--- begin Records for this exercise ---

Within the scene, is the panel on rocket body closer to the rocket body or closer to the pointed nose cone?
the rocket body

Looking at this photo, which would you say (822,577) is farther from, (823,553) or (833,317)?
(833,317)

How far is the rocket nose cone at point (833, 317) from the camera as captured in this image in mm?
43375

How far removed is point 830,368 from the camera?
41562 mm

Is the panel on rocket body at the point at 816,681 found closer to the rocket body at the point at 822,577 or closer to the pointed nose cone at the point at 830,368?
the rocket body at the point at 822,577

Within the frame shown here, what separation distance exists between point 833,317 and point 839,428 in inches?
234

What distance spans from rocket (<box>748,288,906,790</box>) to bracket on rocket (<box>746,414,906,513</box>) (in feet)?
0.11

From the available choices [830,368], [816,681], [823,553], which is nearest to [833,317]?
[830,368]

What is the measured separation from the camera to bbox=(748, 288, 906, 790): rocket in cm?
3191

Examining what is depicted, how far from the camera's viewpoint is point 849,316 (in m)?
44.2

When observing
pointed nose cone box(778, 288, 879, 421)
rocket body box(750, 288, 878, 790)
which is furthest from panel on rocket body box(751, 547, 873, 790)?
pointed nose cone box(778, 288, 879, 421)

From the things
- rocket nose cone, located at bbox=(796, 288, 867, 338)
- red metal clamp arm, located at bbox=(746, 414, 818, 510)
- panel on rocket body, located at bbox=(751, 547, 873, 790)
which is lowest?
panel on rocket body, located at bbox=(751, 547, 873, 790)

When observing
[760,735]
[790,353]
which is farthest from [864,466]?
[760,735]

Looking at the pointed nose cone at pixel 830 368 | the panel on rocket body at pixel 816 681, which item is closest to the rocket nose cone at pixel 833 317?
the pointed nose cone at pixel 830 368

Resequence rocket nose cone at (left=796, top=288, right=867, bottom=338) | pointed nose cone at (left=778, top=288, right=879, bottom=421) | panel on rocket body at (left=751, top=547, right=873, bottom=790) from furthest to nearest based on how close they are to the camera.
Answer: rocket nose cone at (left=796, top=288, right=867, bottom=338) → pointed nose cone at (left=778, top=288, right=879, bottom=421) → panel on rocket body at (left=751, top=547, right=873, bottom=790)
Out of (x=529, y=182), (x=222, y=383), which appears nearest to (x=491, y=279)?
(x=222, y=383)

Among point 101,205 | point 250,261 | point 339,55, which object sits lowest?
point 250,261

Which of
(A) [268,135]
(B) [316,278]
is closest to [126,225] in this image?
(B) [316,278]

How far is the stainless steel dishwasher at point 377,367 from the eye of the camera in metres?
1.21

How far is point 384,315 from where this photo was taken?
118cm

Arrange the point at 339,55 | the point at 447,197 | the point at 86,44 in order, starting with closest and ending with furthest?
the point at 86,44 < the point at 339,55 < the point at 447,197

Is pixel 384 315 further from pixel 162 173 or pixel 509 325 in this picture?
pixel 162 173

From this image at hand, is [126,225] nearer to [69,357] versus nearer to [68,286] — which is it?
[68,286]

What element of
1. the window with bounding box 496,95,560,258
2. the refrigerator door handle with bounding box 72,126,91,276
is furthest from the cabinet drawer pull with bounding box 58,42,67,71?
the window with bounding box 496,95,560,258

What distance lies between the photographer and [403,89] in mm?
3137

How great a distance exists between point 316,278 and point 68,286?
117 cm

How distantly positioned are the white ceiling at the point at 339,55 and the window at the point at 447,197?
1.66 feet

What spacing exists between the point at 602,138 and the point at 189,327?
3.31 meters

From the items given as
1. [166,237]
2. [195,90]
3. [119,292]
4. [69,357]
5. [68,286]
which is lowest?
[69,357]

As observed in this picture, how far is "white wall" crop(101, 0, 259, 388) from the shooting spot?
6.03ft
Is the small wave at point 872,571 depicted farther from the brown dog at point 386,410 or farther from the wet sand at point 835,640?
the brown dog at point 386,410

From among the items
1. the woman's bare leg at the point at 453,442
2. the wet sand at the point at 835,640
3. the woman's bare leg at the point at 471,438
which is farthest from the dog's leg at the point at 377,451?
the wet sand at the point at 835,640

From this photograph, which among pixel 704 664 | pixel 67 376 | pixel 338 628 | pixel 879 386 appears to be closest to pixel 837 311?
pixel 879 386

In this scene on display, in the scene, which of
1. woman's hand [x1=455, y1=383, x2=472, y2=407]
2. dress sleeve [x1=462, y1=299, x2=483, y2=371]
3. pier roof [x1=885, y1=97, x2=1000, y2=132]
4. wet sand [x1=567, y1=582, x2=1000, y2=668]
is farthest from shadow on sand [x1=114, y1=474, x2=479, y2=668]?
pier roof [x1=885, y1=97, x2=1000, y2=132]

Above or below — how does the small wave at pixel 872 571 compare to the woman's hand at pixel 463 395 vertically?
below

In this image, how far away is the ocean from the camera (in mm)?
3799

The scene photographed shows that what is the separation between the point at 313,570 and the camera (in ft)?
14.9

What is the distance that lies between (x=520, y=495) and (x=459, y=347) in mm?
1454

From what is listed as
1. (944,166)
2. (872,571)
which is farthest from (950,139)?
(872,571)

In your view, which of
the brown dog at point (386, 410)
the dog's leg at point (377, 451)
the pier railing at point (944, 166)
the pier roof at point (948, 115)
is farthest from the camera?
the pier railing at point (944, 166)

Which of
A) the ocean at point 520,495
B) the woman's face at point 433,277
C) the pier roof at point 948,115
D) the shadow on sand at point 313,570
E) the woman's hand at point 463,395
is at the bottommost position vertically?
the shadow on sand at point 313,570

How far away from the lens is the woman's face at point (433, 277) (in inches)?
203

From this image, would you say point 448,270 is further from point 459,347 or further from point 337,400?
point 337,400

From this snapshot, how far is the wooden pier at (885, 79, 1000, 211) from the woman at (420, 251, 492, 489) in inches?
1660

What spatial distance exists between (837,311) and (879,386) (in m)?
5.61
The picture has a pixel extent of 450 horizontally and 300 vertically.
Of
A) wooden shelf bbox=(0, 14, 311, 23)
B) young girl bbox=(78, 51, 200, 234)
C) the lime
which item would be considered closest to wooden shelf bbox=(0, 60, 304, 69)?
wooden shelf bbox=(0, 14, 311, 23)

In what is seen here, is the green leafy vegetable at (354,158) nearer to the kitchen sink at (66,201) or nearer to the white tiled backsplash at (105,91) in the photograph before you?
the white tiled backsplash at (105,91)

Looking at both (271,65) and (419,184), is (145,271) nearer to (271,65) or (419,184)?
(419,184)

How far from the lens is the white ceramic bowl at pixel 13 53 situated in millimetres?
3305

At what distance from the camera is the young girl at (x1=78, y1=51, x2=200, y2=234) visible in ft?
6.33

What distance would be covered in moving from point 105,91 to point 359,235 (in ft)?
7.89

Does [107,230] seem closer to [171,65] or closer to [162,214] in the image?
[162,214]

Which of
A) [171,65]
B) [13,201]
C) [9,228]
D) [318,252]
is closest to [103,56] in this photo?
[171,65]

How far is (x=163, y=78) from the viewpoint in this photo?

--- end Records for this exercise ---

Set down every record above exactly as given.

Within the scene, is the panel on rocket body closer to the rocket body or closer to the pointed nose cone?
the rocket body

Looking at this photo, which would you say (822,577) is farther from, (823,553) or (833,317)?
(833,317)

How far is the rocket nose cone at point (833, 317) from the camera as captured in this image in mm?
43375

How far removed is point 830,368 from the camera?
41562 mm

Is the panel on rocket body at the point at 816,681 found closer to the rocket body at the point at 822,577 or closer to the pointed nose cone at the point at 830,368?
the rocket body at the point at 822,577

Within the frame shown here, what separation distance exists between point 833,317 and point 839,428 in inches?
234

What distance spans from rocket (<box>748,288,906,790</box>) to bracket on rocket (<box>746,414,906,513</box>) (in feet)?
0.11

From the available choices [830,368], [816,681], [823,553], which is nearest to [833,317]?
[830,368]

What is the measured separation from the camera to bbox=(748, 288, 906, 790): rocket in cm?
3191

Examining what is depicted, how far from the camera's viewpoint is point 849,316 (in m)?
44.2

When observing
pointed nose cone box(778, 288, 879, 421)
rocket body box(750, 288, 878, 790)
which is furthest from panel on rocket body box(751, 547, 873, 790)?
pointed nose cone box(778, 288, 879, 421)

From the things
- rocket nose cone, located at bbox=(796, 288, 867, 338)
- red metal clamp arm, located at bbox=(746, 414, 818, 510)
- panel on rocket body, located at bbox=(751, 547, 873, 790)
which is lowest?
panel on rocket body, located at bbox=(751, 547, 873, 790)

When observing
[760,735]
[790,353]
which is farthest from [864,466]?
[760,735]

Looking at the pointed nose cone at pixel 830 368 | the panel on rocket body at pixel 816 681, which item is closest to the rocket nose cone at pixel 833 317?
the pointed nose cone at pixel 830 368

Resequence rocket nose cone at (left=796, top=288, right=867, bottom=338) | pointed nose cone at (left=778, top=288, right=879, bottom=421) | panel on rocket body at (left=751, top=547, right=873, bottom=790) from furthest to nearest based on how close they are to the camera.
Answer: rocket nose cone at (left=796, top=288, right=867, bottom=338) → pointed nose cone at (left=778, top=288, right=879, bottom=421) → panel on rocket body at (left=751, top=547, right=873, bottom=790)
Out of (x=529, y=182), (x=222, y=383), which appears nearest to (x=491, y=279)?
(x=222, y=383)

Among point 101,205 | point 250,261 | point 339,55, which object sits lowest?
point 250,261

Which of
(A) [268,135]
(B) [316,278]
is closest to [126,225] in this image?
(B) [316,278]

How far is the stainless steel dishwasher at point 377,367 from the eye of the camera in metres?
1.21

How far is point 384,315 from where this photo was taken?
118cm

Arrange the point at 339,55 | the point at 447,197 | the point at 86,44 in order, starting with closest and ending with furthest?
the point at 86,44 < the point at 339,55 < the point at 447,197

Is pixel 384 315 further from pixel 162 173 or pixel 509 325 in this picture?
pixel 162 173

From this image at hand, is [126,225] nearer to [69,357] versus nearer to [68,286] — which is it?
[68,286]

What element of
1. the window with bounding box 496,95,560,258
2. the refrigerator door handle with bounding box 72,126,91,276
is furthest from the cabinet drawer pull with bounding box 58,42,67,71?
the window with bounding box 496,95,560,258

What distance lies between the photographer and [403,89] in mm?
3137

How great a distance exists between point 316,278 and point 68,286?
117 cm

How distantly positioned are the white ceiling at the point at 339,55 and the window at the point at 447,197?
1.66 feet

What spacing exists between the point at 602,138 and the point at 189,327?
3.31 meters

From the items given as
1. [166,237]
2. [195,90]
3. [119,292]
4. [69,357]
5. [68,286]
which is lowest?
[69,357]

As observed in this picture, how far is "white wall" crop(101, 0, 259, 388) from the shooting spot?
6.03ft
Is the small wave at point 872,571 depicted farther from the brown dog at point 386,410 or farther from the wet sand at point 835,640?
the brown dog at point 386,410

From among the items
1. the woman's bare leg at the point at 453,442
2. the wet sand at the point at 835,640
3. the woman's bare leg at the point at 471,438
which is farthest from the dog's leg at the point at 377,451?
the wet sand at the point at 835,640

From this photograph, which among pixel 704 664 | pixel 67 376 | pixel 338 628 | pixel 879 386 appears to be closest to pixel 837 311?
pixel 879 386

In this scene on display, in the scene, which of
1. woman's hand [x1=455, y1=383, x2=472, y2=407]
2. dress sleeve [x1=462, y1=299, x2=483, y2=371]
3. pier roof [x1=885, y1=97, x2=1000, y2=132]
4. wet sand [x1=567, y1=582, x2=1000, y2=668]
is farthest from shadow on sand [x1=114, y1=474, x2=479, y2=668]?
pier roof [x1=885, y1=97, x2=1000, y2=132]

Above or below — how does the small wave at pixel 872 571 compare to the woman's hand at pixel 463 395 vertically?
below

In this image, how far away is the ocean from the camera (in mm)?
3799

The scene photographed shows that what is the separation between the point at 313,570 and the camera (in ft)?
14.9

What is the distance that lies between (x=520, y=495) and (x=459, y=347) in mm?
1454

From what is listed as
1. (944,166)
2. (872,571)
which is farthest from (950,139)?
(872,571)

In your view, which of
the brown dog at point (386, 410)
the dog's leg at point (377, 451)
the pier railing at point (944, 166)
the pier roof at point (948, 115)
is farthest from the camera?
the pier railing at point (944, 166)

Which of
A) the ocean at point 520,495
B) the woman's face at point 433,277
C) the pier roof at point 948,115
D) the shadow on sand at point 313,570
E) the woman's hand at point 463,395
is at the bottommost position vertically?
the shadow on sand at point 313,570

How far away from the lens is the woman's face at point (433, 277) (in inches)?
203

From this image, would you say point 448,270 is further from point 459,347 or further from point 337,400?
point 337,400

From this snapshot, how far is the wooden pier at (885, 79, 1000, 211) from the woman at (420, 251, 492, 489) in inches?
1660

What spatial distance exists between (837,311) and (879,386) (in m)?
5.61
The picture has a pixel extent of 450 horizontally and 300 vertically.
Of
A) wooden shelf bbox=(0, 14, 311, 23)
B) young girl bbox=(78, 51, 200, 234)
C) the lime
which item would be considered closest to wooden shelf bbox=(0, 60, 304, 69)?
wooden shelf bbox=(0, 14, 311, 23)

In what is seen here, is the green leafy vegetable at (354,158) nearer to the kitchen sink at (66,201) or nearer to the white tiled backsplash at (105,91) in the photograph before you?
the white tiled backsplash at (105,91)

Looking at both (271,65) and (419,184), is (145,271) nearer to (271,65) or (419,184)?
(419,184)

How far from the lens is the white ceramic bowl at pixel 13 53 situated in millimetres?
3305

At what distance from the camera is the young girl at (x1=78, y1=51, x2=200, y2=234) visible in ft?
6.33

What distance would be covered in moving from point 105,91 to point 359,235 (in ft)?
7.89

Does [107,230] seem closer to [171,65] or closer to [162,214] in the image?
[162,214]

Which of
A) [171,65]
B) [13,201]
C) [9,228]
D) [318,252]
is closest to [103,56] in this photo?
[171,65]

How far is (x=163, y=78) from the viewpoint in this photo?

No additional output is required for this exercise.